» **Rows**:
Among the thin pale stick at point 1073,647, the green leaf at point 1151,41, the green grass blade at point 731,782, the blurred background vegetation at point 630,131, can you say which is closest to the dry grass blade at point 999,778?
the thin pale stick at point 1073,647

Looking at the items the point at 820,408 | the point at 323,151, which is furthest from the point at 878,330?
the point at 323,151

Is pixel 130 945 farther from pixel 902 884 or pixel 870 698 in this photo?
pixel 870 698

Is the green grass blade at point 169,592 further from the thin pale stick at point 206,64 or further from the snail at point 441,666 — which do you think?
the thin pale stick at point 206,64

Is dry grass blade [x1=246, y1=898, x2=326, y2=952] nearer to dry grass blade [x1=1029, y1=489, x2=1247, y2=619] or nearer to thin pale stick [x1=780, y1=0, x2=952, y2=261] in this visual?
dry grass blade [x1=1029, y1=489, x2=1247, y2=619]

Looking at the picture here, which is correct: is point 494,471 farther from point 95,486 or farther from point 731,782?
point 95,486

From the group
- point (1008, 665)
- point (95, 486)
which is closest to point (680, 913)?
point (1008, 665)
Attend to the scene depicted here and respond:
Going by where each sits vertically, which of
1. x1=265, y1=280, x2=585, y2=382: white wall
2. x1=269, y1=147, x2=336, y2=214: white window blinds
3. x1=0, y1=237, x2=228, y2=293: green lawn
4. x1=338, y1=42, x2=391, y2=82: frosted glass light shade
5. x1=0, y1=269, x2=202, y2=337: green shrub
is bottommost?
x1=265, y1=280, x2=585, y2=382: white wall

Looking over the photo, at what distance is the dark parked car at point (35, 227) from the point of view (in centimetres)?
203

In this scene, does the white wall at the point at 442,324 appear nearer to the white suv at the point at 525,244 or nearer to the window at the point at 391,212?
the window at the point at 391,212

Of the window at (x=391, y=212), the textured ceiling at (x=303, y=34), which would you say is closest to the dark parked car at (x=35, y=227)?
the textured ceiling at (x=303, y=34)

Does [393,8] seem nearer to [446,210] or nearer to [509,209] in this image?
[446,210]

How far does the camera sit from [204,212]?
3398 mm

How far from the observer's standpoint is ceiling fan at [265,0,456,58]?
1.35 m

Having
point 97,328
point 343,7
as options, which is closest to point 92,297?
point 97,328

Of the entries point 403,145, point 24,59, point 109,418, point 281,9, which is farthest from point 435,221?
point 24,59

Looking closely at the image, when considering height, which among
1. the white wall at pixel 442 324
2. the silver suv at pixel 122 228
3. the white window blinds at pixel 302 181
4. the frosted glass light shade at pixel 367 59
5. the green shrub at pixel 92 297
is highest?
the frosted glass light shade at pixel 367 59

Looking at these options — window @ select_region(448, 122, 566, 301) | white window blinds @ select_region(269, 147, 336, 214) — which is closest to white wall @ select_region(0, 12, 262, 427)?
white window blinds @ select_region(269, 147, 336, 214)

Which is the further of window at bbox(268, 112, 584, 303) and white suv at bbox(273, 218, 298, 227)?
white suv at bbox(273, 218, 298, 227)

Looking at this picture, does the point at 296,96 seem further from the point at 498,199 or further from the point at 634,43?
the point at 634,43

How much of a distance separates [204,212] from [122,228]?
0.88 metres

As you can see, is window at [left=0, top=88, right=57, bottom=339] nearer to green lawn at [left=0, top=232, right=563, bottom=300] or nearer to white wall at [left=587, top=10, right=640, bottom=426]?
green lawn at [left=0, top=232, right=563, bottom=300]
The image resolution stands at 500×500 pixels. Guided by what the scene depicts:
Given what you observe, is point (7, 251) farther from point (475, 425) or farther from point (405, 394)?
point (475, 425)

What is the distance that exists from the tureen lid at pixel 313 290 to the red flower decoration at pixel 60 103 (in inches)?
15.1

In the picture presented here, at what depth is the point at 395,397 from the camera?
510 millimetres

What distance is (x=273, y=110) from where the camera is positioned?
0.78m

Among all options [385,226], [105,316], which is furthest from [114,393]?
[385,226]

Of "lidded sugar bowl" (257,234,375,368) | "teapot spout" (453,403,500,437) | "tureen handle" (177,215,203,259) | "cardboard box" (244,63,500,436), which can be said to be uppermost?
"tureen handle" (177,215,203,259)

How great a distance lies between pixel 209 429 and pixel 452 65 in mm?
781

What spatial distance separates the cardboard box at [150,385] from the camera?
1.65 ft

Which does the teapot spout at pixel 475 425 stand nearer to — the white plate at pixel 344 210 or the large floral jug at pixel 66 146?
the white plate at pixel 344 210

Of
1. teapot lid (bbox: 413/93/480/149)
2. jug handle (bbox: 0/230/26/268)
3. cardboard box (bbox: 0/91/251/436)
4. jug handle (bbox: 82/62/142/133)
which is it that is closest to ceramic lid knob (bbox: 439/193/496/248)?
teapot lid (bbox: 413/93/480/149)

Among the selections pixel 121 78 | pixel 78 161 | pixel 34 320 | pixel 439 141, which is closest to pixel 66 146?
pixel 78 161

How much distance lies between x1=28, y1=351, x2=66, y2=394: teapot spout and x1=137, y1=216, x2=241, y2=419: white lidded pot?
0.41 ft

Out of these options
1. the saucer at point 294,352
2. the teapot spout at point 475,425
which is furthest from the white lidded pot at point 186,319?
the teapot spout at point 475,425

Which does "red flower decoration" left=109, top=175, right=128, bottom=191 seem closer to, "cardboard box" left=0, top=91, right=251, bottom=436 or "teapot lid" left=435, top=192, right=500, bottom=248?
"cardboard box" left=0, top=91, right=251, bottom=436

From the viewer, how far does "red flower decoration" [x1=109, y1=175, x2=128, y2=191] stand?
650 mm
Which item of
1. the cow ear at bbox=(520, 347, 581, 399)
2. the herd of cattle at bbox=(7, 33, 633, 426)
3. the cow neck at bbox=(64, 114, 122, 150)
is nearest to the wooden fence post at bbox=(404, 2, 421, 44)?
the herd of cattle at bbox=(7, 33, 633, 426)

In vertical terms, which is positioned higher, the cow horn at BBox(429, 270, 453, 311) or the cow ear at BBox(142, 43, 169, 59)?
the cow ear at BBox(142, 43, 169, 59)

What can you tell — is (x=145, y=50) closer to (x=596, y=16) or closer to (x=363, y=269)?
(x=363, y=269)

» **Directions**:
Rewrite every row above with "nearer to" changed to "closer to" each time it occurs, leaving everything else unchanged.

» **Full output**:
Among the thin pale stick at point 1073,647, the green leaf at point 1151,41, the green grass blade at point 731,782, the blurred background vegetation at point 630,131, can you say which is closest to the dry grass blade at point 999,778?
the thin pale stick at point 1073,647

Looking at the items the point at 820,408 | the point at 323,151, which is furthest from the point at 878,330?
the point at 323,151

Is pixel 130 945 farther from pixel 902 884 or pixel 870 698 in this photo?
pixel 870 698

Is the green grass blade at point 169,592 further from the thin pale stick at point 206,64 or further from the snail at point 441,666 — which do you think?
the thin pale stick at point 206,64

Is dry grass blade [x1=246, y1=898, x2=326, y2=952] closer to dry grass blade [x1=1029, y1=489, x2=1247, y2=619] or closer to thin pale stick [x1=780, y1=0, x2=952, y2=261] in this visual?
dry grass blade [x1=1029, y1=489, x2=1247, y2=619]

Looking at the picture here, which is correct: is point 494,471 farther from point 95,486 or farther from point 731,782?
point 95,486

From the group
- point (1008, 665)
- point (95, 486)
which is closest to point (680, 913)?
point (1008, 665)
Attend to the scene depicted here and respond:
Going by where each sits vertically, which of
1. x1=265, y1=280, x2=585, y2=382: white wall
2. x1=269, y1=147, x2=336, y2=214: white window blinds
3. x1=0, y1=237, x2=228, y2=293: green lawn
4. x1=338, y1=42, x2=391, y2=82: frosted glass light shade
5. x1=0, y1=269, x2=202, y2=337: green shrub
is bottommost?
x1=265, y1=280, x2=585, y2=382: white wall

Looking over the photo, at what distance is the dark parked car at point (35, 227) from the point of view (in centimetres)?
203

In this scene, does the white wall at the point at 442,324 appear closer to the white suv at the point at 525,244 or closer to the window at the point at 391,212?
the window at the point at 391,212

Of the window at (x=391, y=212), the textured ceiling at (x=303, y=34), which would you say is closest to the dark parked car at (x=35, y=227)?
the textured ceiling at (x=303, y=34)

Does [393,8] seem closer to [446,210] or closer to [509,209] in this image?
[446,210]

How far does the camera sit from [204,212]?
3398 mm

How far from the observer's standpoint is ceiling fan at [265,0,456,58]?
1.35 m

Having
point 97,328
point 343,7
as options, which is closest to point 92,297?
point 97,328

Of the entries point 403,145, point 24,59, point 109,418, point 281,9, which is farthest from point 435,221?
point 24,59

Looking closely at the image, when considering height, which among
1. the white wall at pixel 442 324
2. the silver suv at pixel 122 228
3. the white window blinds at pixel 302 181
4. the frosted glass light shade at pixel 367 59
5. the green shrub at pixel 92 297
is highest?
the frosted glass light shade at pixel 367 59

Looking at these options — window @ select_region(448, 122, 566, 301) | white window blinds @ select_region(269, 147, 336, 214) — which is closest to white wall @ select_region(0, 12, 262, 427)?
white window blinds @ select_region(269, 147, 336, 214)

Which is the further of window at bbox(268, 112, 584, 303) and white suv at bbox(273, 218, 298, 227)?
white suv at bbox(273, 218, 298, 227)

Looking at this picture, does the point at 296,96 seem further from the point at 498,199 or further from the point at 634,43?
the point at 634,43

How much of a distance separates [204,212] from [122,228]?
0.88 metres

As you can see, is window at [left=0, top=88, right=57, bottom=339] closer to green lawn at [left=0, top=232, right=563, bottom=300] or closer to white wall at [left=587, top=10, right=640, bottom=426]?
green lawn at [left=0, top=232, right=563, bottom=300]
The image resolution stands at 500×500 pixels. Guided by what the scene depicts:
Given what you observe, is point (7, 251) farther from point (475, 425) or farther from point (405, 394)?
point (475, 425)

What is the distance that exists from the tureen lid at pixel 313 290 to the red flower decoration at pixel 60 103 (in inches)?
15.1

In the picture presented here, at what depth is the point at 395,397 from the camera?
510 millimetres

What distance is (x=273, y=110) from where the camera is positioned?
0.78m

Among all options [385,226], [105,316], which is furthest from [114,393]?
[385,226]

Of "lidded sugar bowl" (257,234,375,368) | "teapot spout" (453,403,500,437) | "tureen handle" (177,215,203,259) | "cardboard box" (244,63,500,436), which can be said to be uppermost?
"tureen handle" (177,215,203,259)

How great a distance lies between pixel 209 429 and pixel 452 65 in mm?
781

What spatial distance separates the cardboard box at [150,385] from the camera?
1.65 ft

Which does the teapot spout at pixel 475 425 stand closer to — the white plate at pixel 344 210 or the large floral jug at pixel 66 146?
the white plate at pixel 344 210

Of
1. teapot lid (bbox: 413/93/480/149)
2. jug handle (bbox: 0/230/26/268)
3. cardboard box (bbox: 0/91/251/436)
4. jug handle (bbox: 82/62/142/133)
which is it that is closest to ceramic lid knob (bbox: 439/193/496/248)?
teapot lid (bbox: 413/93/480/149)

Among the selections pixel 121 78 | pixel 78 161 | pixel 34 320 | pixel 439 141, which is closest to pixel 66 146?
pixel 78 161

How much distance lies between x1=28, y1=351, x2=66, y2=394: teapot spout and x1=137, y1=216, x2=241, y2=419: white lidded pot?
0.41 ft

Out of these options
1. the saucer at point 294,352
2. the teapot spout at point 475,425
which is furthest from the white lidded pot at point 186,319?
the teapot spout at point 475,425

Which does "red flower decoration" left=109, top=175, right=128, bottom=191 seem closer to, "cardboard box" left=0, top=91, right=251, bottom=436 or "teapot lid" left=435, top=192, right=500, bottom=248?
"cardboard box" left=0, top=91, right=251, bottom=436

From the viewer, how far does "red flower decoration" [x1=109, y1=175, x2=128, y2=191] stand?
650 mm
Which item of
1. the cow ear at bbox=(520, 347, 581, 399)
2. the herd of cattle at bbox=(7, 33, 633, 426)
3. the cow neck at bbox=(64, 114, 122, 150)
is nearest to the wooden fence post at bbox=(404, 2, 421, 44)?
the herd of cattle at bbox=(7, 33, 633, 426)

In vertical terms, which is positioned higher, the cow horn at BBox(429, 270, 453, 311) or the cow ear at BBox(142, 43, 169, 59)?
the cow ear at BBox(142, 43, 169, 59)

What can you tell — is (x=145, y=50) closer to (x=596, y=16) or closer to (x=363, y=269)?
(x=363, y=269)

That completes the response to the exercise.